The most critical clinical consideration in the use of hormonal contraception for women with migraine is the significantly elevated stroke risk associated with the combination of migraine with aura and combined estrogen-containing hormonal contraception, which produces a multiplicative rather than merely additive increase in ischemic stroke risk when both risk factors are present simultaneously. Migraine with aura independently doubles ischemic stroke risk compared to women without migraine, while combined oral contraceptive use independently produces a two to four fold increase in ischemic stroke risk through its prothrombotic effects, and the combination of both factors produces a four to eight fold elevated ischemic stroke risk compared to women with neither factor. This multiplicative interaction has led to the categorical recommendation in multiple national and international guidelines that combined estrogen-containing hormonal contraception is contraindicated in women with migraine with aura, regardless of other cardiovascular risk factors, with progestogen-only methods including the progestogen-only pill, implant, and hormonal intrauterine system recommended as safe and effective alternatives that do not share the stroke risk of combined methods.

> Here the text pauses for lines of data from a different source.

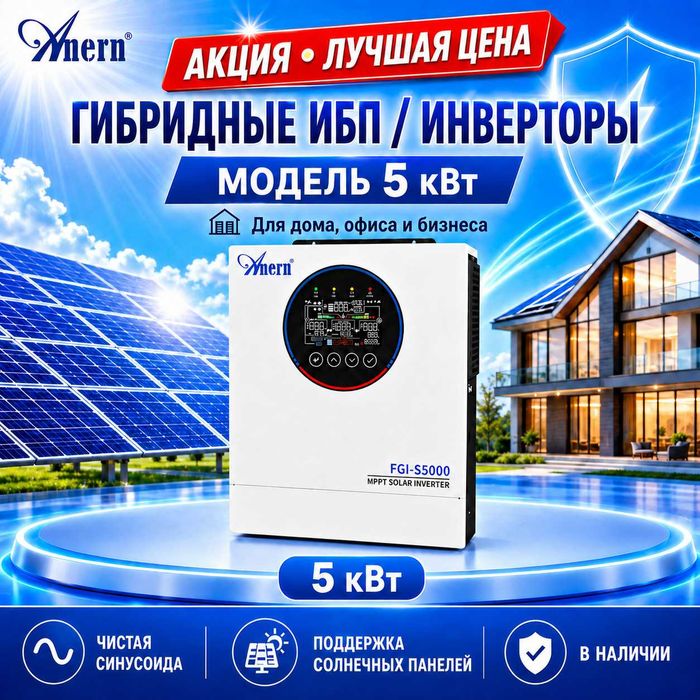 ЗНИЖКИ! Гібридні інвертори Anern AN-FGI-S5000 9000VA 5 кВт / 24 В (в наявності всі моделі від 3,2 кВт - 12 кВт)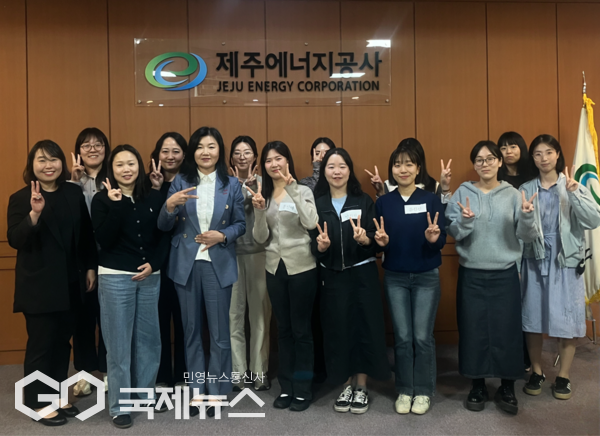 제주에너지공사가 지난 17일 직장 내 양성평등 조직문화 확산과 여성 근로자 권익 강화를 위해 사내 최초로 여성 인권 동호회 ‘헤라(HERA)’를 출범했다.[사진=제주에너지공사]
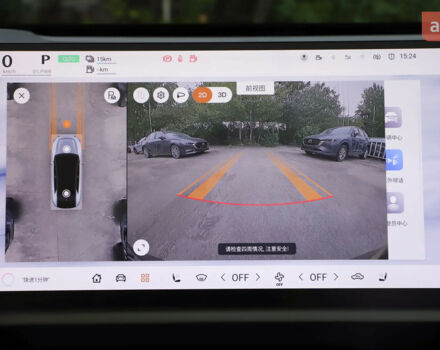 Мазда EZ-60, об'ємом двигуна 1.5 л та пробігом 0 тис. км за 35500 $, фото 18 на Automoto.ua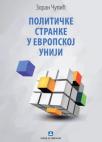 Političke stranke u Evropskoj uniji Političke stranke u Evropskoj uniji
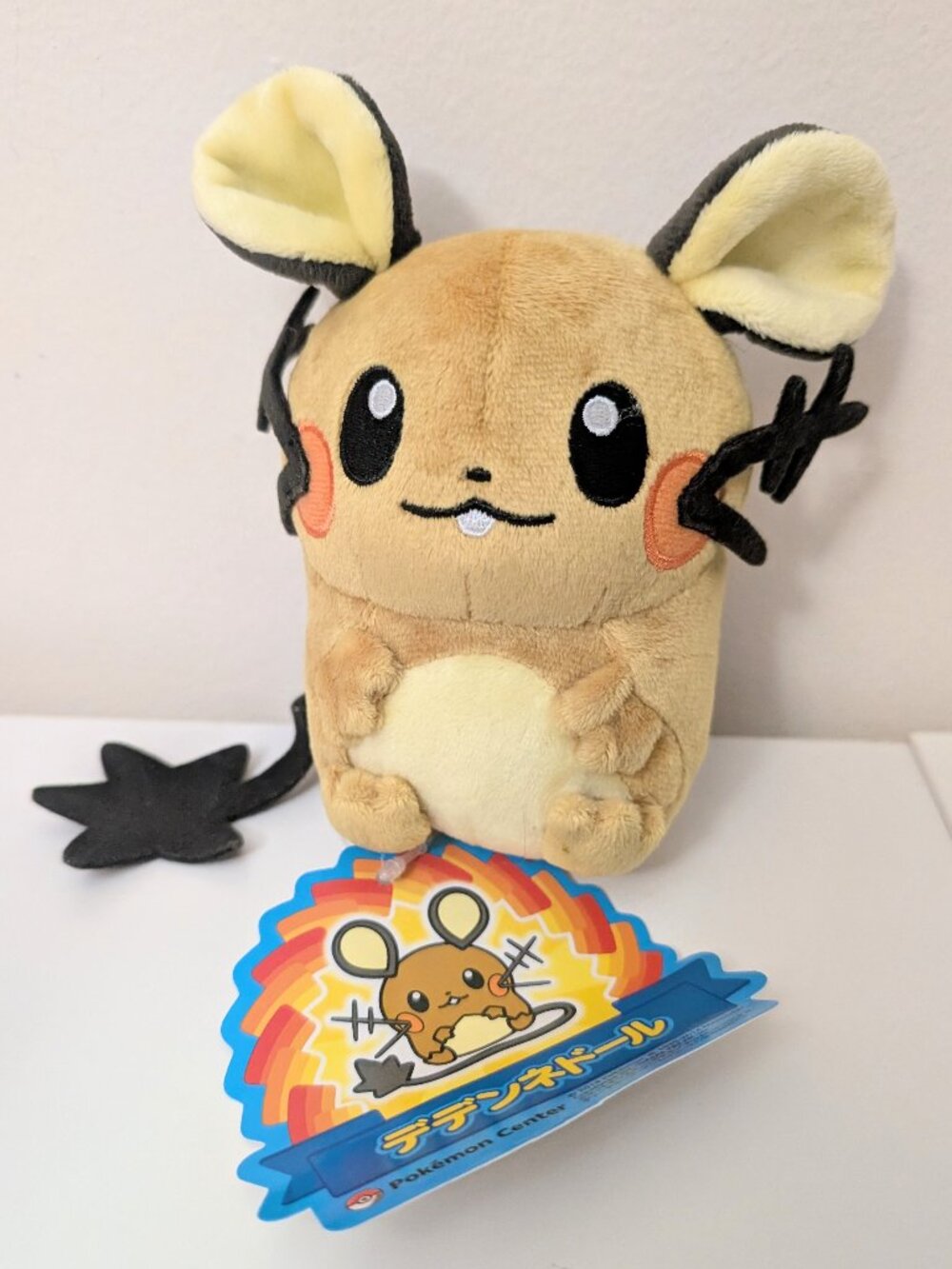 Pokemon Center Pokedoll Dedenne Plush Doll 2014 Japan Official Stuffed Toy Rare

The management of migraine through the menopausal transition and into postmenopause requires individualized assessment of the hormonal contributions to migraine activity and the effect of menopausal hormone therapy on migraine patterns. The perimenopause, characterized by irregular and increasingly infrequent menstrual cycles with erratic estrogen levels that fluctuate more widely than in the regular reproductive years, frequently worsens migraine due to the unpredictable estrogen fluctuations that cannot be anticipated with perimenstrual prophylaxis strategies, producing an increase in attack frequency that can be profoundly disabling in the years preceding the natural menopause. Menopausal hormone therapy with transdermal rather than oral estrogen delivery, which maintains more stable plasma estrogen concentrations without the first-pass hepatic metabolism that promotes prothrombotic coagulation factor changes, reduces the estrogen fluctuations that trigger migraine and may improve migraine patterns in perimenopausal women, though the response varies substantially between individuals and requires trial and careful monitoring of migraine diary outcomes to assess whether hormone therapy is beneficial or detrimental for the individual patient.